Friday, April 16, 2004

Graveyard shift in the ER

It was 4.45 am. I was working the graveyard shift in the emergency department. The call that came in warned us: 2 ST elevation MIs coming in.
Mr. X was a guy in his 60s. Typical of a Minnesotan farmer, he was big, overweight to be precise. Pretty stoic, but he stingily offered his story, he was awakened by crushing chest pain. Never had it before. Never had any cardiac problems.
The EKG rhythm strip from the ambulance told us all we needed to know. ST elevation. The 12 lead confirmed it. We call it ‘tombstoning’ patterns, for the ominous meaning it held.
The CCU fellow assessed him in the ER. We did what we had to, and got him ready to go immediately up to the cath lab to have emergency angioplasty. Not bad, if you consider that he was wheeled in only minutes ago. He looked pretty comfortable. For now.

“Ohh, I don’t feel too good.”

I look at him, and find him ashen-faced. Suddenly he’s out like a lamp. Alarms go.
“V-fib!” someone yells. Essentially, unless we bring him back, he’s dead.

Charge to 200J. Clear.

His body jolts with the energy being pulsed into his chest. A small stream of blood trickles down his mouth, likely from his biting his tongue with the shock.
Normal sinus!

He opens his eyes. “What happened?”

He’s back, and 30 secs later he’s off to the cath lab with nurses and a cardiac monitor.
I catch myself thinking, this patient was dead and back in that 15 seconds. No chance a patient in Malaysia could have had this benefit. Silently, I say a prayer for him.

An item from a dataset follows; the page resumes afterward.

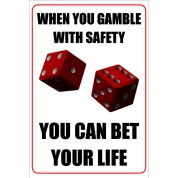 When You Gamble With Safety - Funny Health and Safety Sign (JOKE045) 200x300mm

I wish I could offer my patients back home the same benefit. At the same time, I'm grateful that medicine has progressed, at least in the USA, to such an extent. I'm frustrated, that the dean of my undergraduate school in Malaysia, a hematologist who died of an MI while waiting in the ER of the University Hospital of KL, probably could have been saved had we had the resources.

Cath lab in 30 mins? What a joke. We don't even have crash carts there.